Return, word for word, the passage of the tracking performance section from "As noted elsewhere" up to and including "path, over time.".

Document section:
····················
C5

Tracking Performance

Overarching question

To explain how the reporting company understands if it is successful in reducing risks to human rights in relation to each salient issue, such that it can continuously improve in its efforts to meet its responsibility to respect human rights.

As noted elsewhere in the Reporting Framework, implementation of the corporate responsibility to respect human rights takes time and resources, and the human rights challenges faced by most companies evolve over time, with changes in the company’s operations, operating contexts and business relationships. This Framework explicitly recognizes the ongoing nature of implementation, and enables companies to explain their progress along a path, over time.

This section of the Framework therefore focuses on the company’s processes and indicators for tracking its performance. Particularly relevant are methods of tracking that go beyond identifying whether certain actions have been taken by the company, and assess their effectiveness in preventing and mitigating potential impacts, or in enabling remedy if actual impacts occur. Information about how the company tracks its own progress is particularly important for demonstrating that it is consistently seeking and appraising improvements in its human rights performance.

Relevant information for the company’s answer could include:

  • Particular processes through which the company assesses its success in addressing each salient issue (e.g., internal review processes, internal audit, supplier audits, surveys of employees or other workers, surveys of external stakeholders, other processes for affected stakeholders to provide feedback, including stakeholder engagement processes and grievance mechanisms, databases that track outcomes when actual impacts or complaints arise);
  • Any plans to develop further processes for assessing the company’s success in addressing each salient issue;
  • Particular qualitative and/or quantitative indicators used to assess how effectively each salient issue is being managed (e.g., indicators developed by the reporting company or by a relevant industry association, multi-stakeholder initiative or in a more general reporting framework);
  • Any challenges in assessing the effectiveness of the company’s processes to address a salient human rights issue (e.g., due to limited visibility into a supply chain, difficulties in confirming cause and effect; difficulties in gaining qualitative information that would help interpret quantitative data such as a reduction in complaints received).
····················
Recorded data:
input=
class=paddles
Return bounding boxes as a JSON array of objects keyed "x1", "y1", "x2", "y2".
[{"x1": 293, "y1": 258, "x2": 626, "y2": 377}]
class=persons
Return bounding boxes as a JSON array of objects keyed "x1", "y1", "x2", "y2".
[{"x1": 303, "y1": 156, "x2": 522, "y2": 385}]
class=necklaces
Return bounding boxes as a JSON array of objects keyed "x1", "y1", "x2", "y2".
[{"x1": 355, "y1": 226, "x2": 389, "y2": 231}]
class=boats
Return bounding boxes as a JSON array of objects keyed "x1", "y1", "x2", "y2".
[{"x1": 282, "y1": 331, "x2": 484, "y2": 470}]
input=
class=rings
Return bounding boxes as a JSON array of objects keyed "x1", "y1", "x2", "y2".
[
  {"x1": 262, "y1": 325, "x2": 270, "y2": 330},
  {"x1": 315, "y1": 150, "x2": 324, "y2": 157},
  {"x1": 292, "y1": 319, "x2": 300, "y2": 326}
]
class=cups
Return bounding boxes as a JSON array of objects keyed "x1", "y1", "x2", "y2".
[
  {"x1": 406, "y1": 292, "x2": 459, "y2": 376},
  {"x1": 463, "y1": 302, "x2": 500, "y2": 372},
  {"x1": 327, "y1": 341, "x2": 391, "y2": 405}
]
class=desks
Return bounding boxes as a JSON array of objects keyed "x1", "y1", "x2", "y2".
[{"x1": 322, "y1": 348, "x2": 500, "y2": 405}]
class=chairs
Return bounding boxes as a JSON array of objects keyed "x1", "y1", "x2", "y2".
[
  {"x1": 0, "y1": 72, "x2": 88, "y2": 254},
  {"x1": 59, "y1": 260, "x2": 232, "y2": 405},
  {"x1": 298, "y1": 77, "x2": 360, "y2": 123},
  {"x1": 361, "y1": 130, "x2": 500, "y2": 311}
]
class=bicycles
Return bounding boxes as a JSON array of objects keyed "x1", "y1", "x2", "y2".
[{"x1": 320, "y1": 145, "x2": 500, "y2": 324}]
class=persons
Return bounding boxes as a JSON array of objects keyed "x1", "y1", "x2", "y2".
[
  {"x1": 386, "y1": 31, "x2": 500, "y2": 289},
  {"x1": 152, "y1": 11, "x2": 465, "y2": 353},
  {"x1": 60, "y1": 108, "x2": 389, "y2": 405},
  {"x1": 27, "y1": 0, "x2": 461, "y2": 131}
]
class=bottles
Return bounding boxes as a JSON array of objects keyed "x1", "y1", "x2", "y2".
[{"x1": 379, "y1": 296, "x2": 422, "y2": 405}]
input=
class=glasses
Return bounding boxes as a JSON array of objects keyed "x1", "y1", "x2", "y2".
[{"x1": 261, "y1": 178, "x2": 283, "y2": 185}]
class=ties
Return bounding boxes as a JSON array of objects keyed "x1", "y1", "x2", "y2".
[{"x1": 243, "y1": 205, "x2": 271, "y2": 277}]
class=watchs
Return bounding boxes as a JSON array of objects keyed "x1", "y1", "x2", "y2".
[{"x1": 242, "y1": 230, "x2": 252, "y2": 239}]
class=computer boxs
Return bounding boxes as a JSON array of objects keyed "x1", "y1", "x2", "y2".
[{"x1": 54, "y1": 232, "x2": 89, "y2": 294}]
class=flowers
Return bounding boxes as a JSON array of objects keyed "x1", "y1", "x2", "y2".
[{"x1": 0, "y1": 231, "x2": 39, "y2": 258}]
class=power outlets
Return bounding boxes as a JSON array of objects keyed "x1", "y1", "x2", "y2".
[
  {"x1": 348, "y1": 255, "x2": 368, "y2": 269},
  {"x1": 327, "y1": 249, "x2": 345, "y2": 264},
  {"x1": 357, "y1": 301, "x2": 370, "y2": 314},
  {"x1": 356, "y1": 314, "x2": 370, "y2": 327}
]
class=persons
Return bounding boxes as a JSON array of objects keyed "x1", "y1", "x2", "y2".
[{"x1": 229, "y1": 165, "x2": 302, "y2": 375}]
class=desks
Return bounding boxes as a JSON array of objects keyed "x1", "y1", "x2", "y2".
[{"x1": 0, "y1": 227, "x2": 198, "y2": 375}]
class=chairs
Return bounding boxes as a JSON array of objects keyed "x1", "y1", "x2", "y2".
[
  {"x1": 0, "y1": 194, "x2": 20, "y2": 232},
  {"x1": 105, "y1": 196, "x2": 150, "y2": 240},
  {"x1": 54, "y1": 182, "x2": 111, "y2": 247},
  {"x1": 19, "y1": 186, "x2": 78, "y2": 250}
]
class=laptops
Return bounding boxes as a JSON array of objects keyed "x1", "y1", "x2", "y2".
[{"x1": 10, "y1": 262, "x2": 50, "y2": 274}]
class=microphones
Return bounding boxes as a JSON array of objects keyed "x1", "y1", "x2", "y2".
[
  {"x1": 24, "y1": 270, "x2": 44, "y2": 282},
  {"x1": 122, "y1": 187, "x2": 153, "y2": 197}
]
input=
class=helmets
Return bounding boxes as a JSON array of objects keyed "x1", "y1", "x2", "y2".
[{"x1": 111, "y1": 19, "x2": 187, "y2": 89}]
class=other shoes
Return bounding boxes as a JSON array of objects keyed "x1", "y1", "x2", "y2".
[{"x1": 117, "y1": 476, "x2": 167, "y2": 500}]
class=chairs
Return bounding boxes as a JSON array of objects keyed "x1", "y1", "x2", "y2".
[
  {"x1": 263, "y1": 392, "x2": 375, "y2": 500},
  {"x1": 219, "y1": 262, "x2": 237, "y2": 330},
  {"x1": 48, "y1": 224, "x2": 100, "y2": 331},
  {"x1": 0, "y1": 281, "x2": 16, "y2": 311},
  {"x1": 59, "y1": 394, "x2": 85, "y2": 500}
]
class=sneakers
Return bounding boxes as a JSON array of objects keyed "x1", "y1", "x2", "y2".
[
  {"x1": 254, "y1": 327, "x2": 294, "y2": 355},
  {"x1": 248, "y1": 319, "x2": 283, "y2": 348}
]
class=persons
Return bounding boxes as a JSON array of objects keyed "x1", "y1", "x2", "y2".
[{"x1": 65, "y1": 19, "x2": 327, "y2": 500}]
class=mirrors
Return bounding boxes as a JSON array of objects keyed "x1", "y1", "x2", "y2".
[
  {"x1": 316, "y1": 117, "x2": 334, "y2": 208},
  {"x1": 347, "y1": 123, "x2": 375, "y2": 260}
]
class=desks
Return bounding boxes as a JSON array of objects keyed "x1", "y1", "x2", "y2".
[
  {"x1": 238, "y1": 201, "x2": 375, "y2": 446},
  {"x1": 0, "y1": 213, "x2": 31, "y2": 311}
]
····················
Completed task:
As noted elsewhere in the Reporting Framework, implementation of the corporate responsibility to respect human rights takes time and resources, and the human rights challenges faced by most companies evolve over time, with changes in the company’s operations, operating contexts and business relationships. This Framework explicitly recognizes the ongoing nature of implementation, and enables companies to explain their progress along a path, over time.